== Text extract ==
========================================================================

Turning to our multi-asset related capabilities. We saw modest net inflows in the quarter, driven by quantitative strategies. Finally, the relative pressure on fundamental equity flows continued in the third quarter. However, as I pointed out previously, we have seen some moderation over time in the important global, international and emerging market segments. Net outflows in these strategies have slowed during the past several quarters to approximately $1 billion to $2 billion per quarter, remaining marginally lower than 2022’s quarterly peak outflows of $6 billion. Specifically, outflows in our emerging markets equity strategy has been particularly — or partially offset by continued strong inflows of our aforementioned global equity and income strategy, as well as small cap equities across multiple markets.

A close-up of a financial executive looking intently at their laptop screen, with a wall of financial charts in the background.

While asset flows in our fundamental equity capabilities remain below our long-term expectations, AUM has benefited from market gains and stands 15% higher than this time last year. Our investment leadership team to continues to focus on driving high quality alpha, upgrading our talent bench, and strengthening our risk management tools. Regardless of client demand, our focus remains on gaining market share in the fundamental equity categories in which we compete. Moving on to Slide 5. We provide an alternative aggregation to our AUM and flows to provide additional context for our performance. I’ve covered most of the key highlights around the broad strength and results of our diversified profile by geography, investment approach and channel.

========================================================================

== Given information ==
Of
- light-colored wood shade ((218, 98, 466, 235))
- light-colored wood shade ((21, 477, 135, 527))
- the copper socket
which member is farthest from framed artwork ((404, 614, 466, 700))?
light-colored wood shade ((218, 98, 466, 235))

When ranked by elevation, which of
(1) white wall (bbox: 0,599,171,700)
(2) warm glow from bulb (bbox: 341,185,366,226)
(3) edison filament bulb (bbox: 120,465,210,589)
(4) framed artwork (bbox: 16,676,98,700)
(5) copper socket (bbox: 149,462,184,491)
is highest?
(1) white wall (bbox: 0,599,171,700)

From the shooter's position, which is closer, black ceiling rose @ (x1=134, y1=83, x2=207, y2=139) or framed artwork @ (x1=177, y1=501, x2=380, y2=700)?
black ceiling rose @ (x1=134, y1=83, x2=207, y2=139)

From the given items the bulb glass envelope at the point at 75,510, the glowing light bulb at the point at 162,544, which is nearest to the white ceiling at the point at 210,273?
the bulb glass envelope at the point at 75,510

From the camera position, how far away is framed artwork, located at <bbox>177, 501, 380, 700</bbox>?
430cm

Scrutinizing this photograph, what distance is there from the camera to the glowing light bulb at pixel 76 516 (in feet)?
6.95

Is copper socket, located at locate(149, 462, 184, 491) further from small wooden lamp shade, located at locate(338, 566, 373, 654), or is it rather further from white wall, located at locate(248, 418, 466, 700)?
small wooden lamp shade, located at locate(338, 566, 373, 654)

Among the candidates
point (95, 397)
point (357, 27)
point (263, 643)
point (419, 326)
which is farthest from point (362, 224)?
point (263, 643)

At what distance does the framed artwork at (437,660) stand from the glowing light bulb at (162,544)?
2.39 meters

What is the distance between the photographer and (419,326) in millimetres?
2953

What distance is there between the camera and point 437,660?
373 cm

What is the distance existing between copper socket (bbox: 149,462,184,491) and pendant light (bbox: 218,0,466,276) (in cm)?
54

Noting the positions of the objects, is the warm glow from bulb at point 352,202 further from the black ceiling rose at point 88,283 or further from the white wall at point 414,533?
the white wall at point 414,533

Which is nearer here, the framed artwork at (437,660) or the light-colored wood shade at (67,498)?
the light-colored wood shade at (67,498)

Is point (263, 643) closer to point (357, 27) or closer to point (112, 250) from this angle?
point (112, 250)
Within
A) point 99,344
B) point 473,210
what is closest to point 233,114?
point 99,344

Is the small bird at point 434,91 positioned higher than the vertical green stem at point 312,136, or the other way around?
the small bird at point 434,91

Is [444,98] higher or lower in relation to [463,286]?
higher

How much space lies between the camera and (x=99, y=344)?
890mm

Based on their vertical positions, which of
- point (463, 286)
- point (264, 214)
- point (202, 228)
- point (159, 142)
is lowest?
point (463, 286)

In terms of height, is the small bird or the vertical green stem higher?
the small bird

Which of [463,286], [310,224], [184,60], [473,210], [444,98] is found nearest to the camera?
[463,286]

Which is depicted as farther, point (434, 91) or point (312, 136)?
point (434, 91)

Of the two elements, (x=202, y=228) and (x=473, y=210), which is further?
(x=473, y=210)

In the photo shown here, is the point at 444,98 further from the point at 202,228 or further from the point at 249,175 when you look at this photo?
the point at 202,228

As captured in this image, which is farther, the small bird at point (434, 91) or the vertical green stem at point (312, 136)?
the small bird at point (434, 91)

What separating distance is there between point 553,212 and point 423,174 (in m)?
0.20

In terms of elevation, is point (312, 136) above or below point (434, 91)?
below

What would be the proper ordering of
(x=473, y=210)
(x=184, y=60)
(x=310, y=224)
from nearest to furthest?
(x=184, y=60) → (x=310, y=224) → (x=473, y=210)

========================================================================

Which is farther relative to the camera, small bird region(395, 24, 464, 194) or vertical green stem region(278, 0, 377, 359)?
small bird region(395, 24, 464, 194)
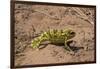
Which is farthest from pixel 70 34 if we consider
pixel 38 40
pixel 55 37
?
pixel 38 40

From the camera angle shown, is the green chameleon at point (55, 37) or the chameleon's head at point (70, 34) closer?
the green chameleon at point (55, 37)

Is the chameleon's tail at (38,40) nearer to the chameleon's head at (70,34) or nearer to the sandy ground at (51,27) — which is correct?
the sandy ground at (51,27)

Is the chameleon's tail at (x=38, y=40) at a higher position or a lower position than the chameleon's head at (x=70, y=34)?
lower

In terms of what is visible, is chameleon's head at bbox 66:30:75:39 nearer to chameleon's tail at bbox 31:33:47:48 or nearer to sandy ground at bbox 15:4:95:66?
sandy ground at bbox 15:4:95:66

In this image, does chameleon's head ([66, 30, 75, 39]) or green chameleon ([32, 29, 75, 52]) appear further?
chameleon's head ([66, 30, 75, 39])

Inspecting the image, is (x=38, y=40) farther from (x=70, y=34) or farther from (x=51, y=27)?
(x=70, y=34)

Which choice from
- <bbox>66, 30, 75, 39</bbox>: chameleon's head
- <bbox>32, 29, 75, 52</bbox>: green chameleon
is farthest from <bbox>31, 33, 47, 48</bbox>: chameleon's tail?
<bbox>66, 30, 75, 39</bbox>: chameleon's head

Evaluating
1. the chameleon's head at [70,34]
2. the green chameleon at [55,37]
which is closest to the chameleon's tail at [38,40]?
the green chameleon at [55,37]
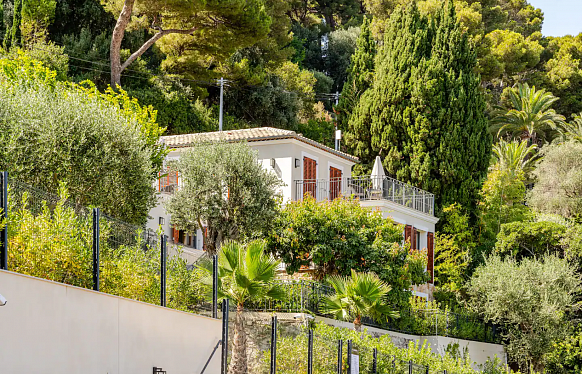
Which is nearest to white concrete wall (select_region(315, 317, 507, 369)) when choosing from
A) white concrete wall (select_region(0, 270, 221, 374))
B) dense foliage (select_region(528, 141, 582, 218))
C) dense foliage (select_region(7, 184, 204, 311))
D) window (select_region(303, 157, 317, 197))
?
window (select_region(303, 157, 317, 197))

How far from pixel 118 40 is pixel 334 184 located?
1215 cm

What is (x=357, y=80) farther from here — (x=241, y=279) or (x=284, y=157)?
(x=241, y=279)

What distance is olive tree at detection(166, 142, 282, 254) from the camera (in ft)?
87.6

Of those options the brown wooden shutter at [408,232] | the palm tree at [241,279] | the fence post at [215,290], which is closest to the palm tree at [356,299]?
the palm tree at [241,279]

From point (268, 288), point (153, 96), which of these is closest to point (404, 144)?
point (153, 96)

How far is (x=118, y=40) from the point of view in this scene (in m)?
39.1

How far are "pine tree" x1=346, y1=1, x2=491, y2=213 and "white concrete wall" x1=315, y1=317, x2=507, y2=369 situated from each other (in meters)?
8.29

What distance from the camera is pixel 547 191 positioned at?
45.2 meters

========================================================================

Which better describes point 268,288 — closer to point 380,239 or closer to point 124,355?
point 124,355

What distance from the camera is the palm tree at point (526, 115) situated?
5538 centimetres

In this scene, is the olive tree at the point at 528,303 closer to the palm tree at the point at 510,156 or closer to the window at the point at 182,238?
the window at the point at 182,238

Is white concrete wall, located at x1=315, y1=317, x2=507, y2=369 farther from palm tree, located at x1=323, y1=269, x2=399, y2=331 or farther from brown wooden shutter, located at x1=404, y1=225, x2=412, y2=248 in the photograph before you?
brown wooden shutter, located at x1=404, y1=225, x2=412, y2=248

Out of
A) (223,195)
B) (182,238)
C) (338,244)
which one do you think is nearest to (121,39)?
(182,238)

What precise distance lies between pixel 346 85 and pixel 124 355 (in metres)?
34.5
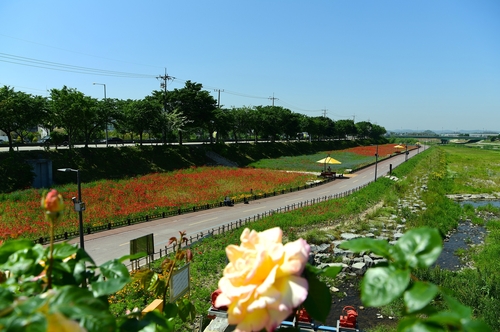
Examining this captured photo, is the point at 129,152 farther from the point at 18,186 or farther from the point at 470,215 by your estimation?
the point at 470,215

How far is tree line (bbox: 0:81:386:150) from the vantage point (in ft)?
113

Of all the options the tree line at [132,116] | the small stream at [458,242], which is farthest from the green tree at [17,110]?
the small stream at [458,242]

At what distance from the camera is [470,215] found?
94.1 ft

========================================================================

== Problem ==
Please restate the passage from the asset manager's quarterly remarks that opens with "A close-up of" and closes with "approach and channel.", and switch "Slide 5" to "Slide 6".

== Answer below ==
A close-up of a financial executive looking intently at their laptop screen, with a wall of financial charts in the background.

While asset flows in our fundamental equity capabilities remain below our long-term expectations, AUM has benefited from market gains and stands 15% higher than this time last year. Our investment leadership team to continues to focus on driving high quality alpha, upgrading our talent bench, and strengthening our risk management tools. Regardless of client demand, our focus remains on gaining market share in the fundamental equity categories in which we compete. Moving on to Slide 6. We provide an alternative aggregation to our AUM and flows to provide additional context for our performance. I’ve covered most of the key highlights around the broad strength and results of our diversified profile by geography, investment approach and channel.